Using the data that follows, output only the lines from the line with "Almost shot a" up to and including the line with "Praia branca tropical do Cararibe da areia", exactly, leaving pictures aside.

> _ENTRIES SHOWN_

============================================================

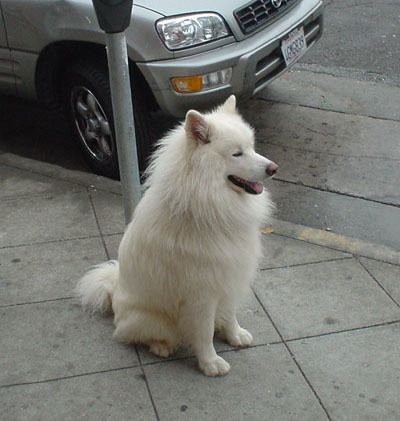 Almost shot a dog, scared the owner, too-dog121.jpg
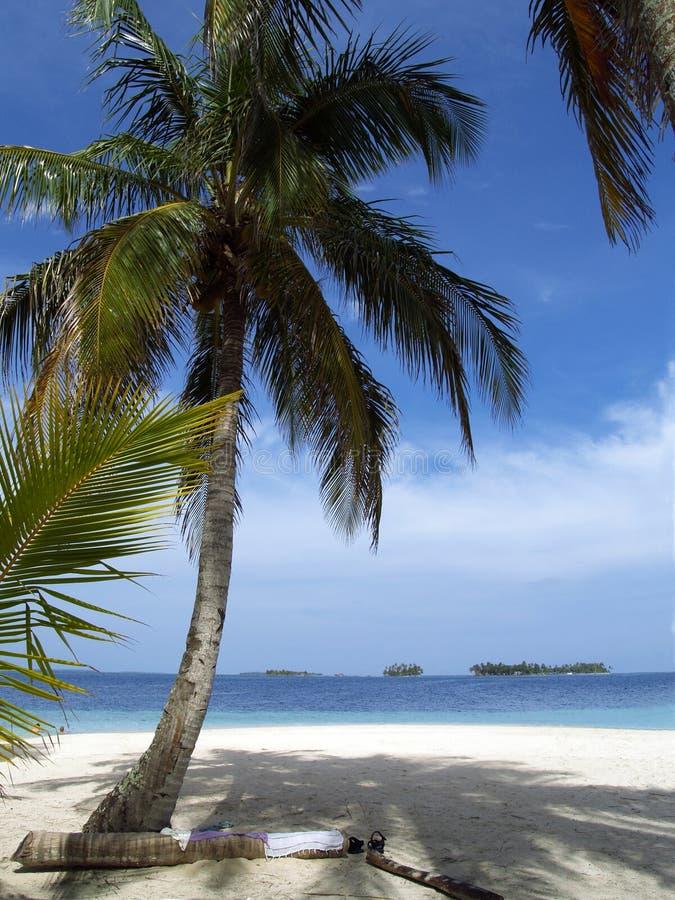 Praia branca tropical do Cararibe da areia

============================================================

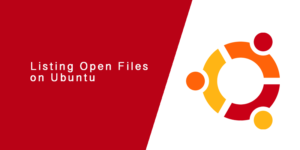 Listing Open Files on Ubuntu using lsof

============================================================

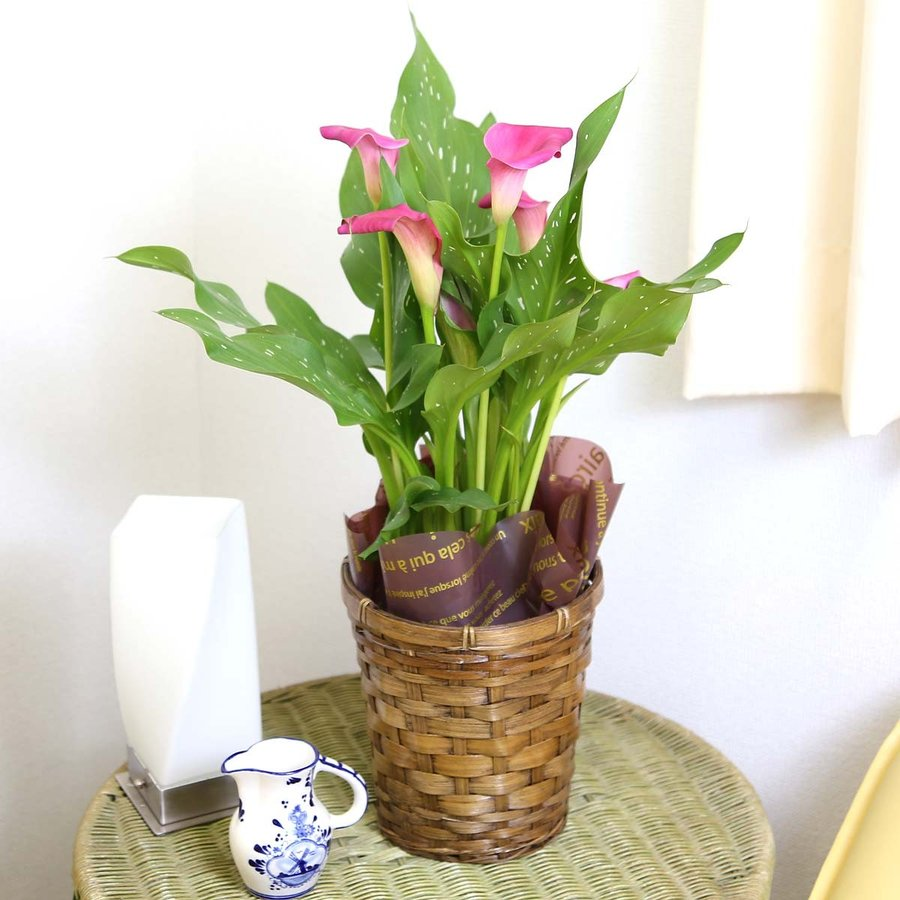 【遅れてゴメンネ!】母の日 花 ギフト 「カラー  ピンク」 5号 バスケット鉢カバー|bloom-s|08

============================================================

> _RESULT FOR THIS TASK_
 Almost shot a dog, scared the owner, too-dog121.jpg
 Praia branca tropical do Cararibe da areia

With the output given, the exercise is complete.